No aides were present in the Oval Office with the two men. The meeting lasted just over an hour. There was no press conference afterward and Scholz did not allow press on his plane. He returned to the airport after the meeting to fly back to Berlin. Clearly the two men did not want to discuss a sensitive matter over the phone or in a video-link.
Western Leaders Already Say Ukraine Can’t Win
The Times was fed this piece from U.S. intelligence as stories continue to be leaked showing Western leaders do not believe Ukraine can win the war, despite their public pronouncements, and that Kiev must cut its losses and seek a settlement with Russia. The Wall Street Journal reported 11 days ago:
“The public rhetoric masks deepening private doubts among politicians in the U.K., France and Germany that Ukraine will be able to expel the Russians from eastern Ukraine and Crimea, which Russia has controlled since 2014, and a belief that the West can only help sustain the war effort for so long, especially if the conflict settles into a stalemate, officials from the three countries say.

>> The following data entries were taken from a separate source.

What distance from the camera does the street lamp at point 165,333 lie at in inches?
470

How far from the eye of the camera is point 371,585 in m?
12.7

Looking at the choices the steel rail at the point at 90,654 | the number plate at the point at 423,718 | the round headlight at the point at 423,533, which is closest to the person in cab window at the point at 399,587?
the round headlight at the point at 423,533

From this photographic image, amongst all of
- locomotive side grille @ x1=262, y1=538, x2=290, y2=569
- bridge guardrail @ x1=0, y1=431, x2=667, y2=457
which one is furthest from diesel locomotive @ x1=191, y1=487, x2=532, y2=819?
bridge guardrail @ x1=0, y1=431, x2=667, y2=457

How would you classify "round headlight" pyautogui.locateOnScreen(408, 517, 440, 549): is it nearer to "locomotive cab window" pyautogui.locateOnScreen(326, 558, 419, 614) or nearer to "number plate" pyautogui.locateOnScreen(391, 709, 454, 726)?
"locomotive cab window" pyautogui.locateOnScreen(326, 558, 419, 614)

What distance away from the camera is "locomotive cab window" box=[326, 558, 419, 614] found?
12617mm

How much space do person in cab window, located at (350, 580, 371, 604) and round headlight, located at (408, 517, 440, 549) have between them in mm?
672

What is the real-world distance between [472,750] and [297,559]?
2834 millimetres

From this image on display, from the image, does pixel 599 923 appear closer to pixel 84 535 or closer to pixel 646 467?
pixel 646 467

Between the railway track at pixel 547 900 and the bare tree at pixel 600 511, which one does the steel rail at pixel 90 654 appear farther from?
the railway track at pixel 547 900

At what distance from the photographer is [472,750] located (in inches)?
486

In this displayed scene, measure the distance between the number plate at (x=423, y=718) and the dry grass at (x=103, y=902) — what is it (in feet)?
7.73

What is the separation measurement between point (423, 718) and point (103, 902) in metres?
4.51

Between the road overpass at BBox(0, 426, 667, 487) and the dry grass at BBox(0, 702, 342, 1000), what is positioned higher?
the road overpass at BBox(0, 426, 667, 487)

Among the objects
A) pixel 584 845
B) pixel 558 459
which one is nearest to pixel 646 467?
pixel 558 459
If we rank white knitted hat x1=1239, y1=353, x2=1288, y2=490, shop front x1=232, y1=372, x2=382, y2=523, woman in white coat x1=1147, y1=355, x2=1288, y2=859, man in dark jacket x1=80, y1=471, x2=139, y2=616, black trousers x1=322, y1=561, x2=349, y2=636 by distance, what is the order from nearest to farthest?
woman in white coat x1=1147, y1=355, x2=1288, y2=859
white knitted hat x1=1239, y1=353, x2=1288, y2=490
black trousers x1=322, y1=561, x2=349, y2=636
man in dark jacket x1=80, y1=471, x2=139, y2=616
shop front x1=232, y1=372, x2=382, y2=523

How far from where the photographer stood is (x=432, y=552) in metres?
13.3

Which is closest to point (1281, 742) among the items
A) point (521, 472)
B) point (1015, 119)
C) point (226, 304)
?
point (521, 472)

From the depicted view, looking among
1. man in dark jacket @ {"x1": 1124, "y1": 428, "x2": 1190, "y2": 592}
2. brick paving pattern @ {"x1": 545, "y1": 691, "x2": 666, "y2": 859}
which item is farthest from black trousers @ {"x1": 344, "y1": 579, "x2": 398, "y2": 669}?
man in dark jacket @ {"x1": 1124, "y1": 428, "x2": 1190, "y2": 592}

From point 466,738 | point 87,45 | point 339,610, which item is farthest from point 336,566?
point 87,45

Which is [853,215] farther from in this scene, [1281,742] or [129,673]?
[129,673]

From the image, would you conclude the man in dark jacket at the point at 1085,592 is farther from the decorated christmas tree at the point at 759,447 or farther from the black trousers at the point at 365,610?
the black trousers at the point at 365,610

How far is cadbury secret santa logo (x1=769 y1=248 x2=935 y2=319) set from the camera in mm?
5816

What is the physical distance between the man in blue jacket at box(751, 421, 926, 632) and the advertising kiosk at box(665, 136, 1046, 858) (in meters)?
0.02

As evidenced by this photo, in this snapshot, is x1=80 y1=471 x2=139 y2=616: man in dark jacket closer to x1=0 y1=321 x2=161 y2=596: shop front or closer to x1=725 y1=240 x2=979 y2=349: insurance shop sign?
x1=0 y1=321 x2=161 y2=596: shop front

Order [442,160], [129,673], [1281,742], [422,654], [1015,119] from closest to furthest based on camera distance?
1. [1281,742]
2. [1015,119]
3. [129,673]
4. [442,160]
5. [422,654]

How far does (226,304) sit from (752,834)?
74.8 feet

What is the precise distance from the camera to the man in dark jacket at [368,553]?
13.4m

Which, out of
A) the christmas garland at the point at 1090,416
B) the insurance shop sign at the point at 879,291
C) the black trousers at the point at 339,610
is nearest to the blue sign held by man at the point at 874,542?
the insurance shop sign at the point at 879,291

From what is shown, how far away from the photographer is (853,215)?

‘We keep repeating that Russia mustn’t win, but what does that mean? If the war goes on for long enough with this intensity, Ukraine’s losses will become unbearable,’ a senior French official said. ‘And no one believes they will be able to retrieve Crimea.’
French President Emmanuel Macron and German Chancellor Olaf Scholz told Zelensky at an Élysée Palace dinner last month that he must consider peace talks with Moscow, the Journal reported.
According to its source, the newspaper quoted Macron as telling Zelensky that “even mortal enemies like France and Germany had to make peace after World War II.”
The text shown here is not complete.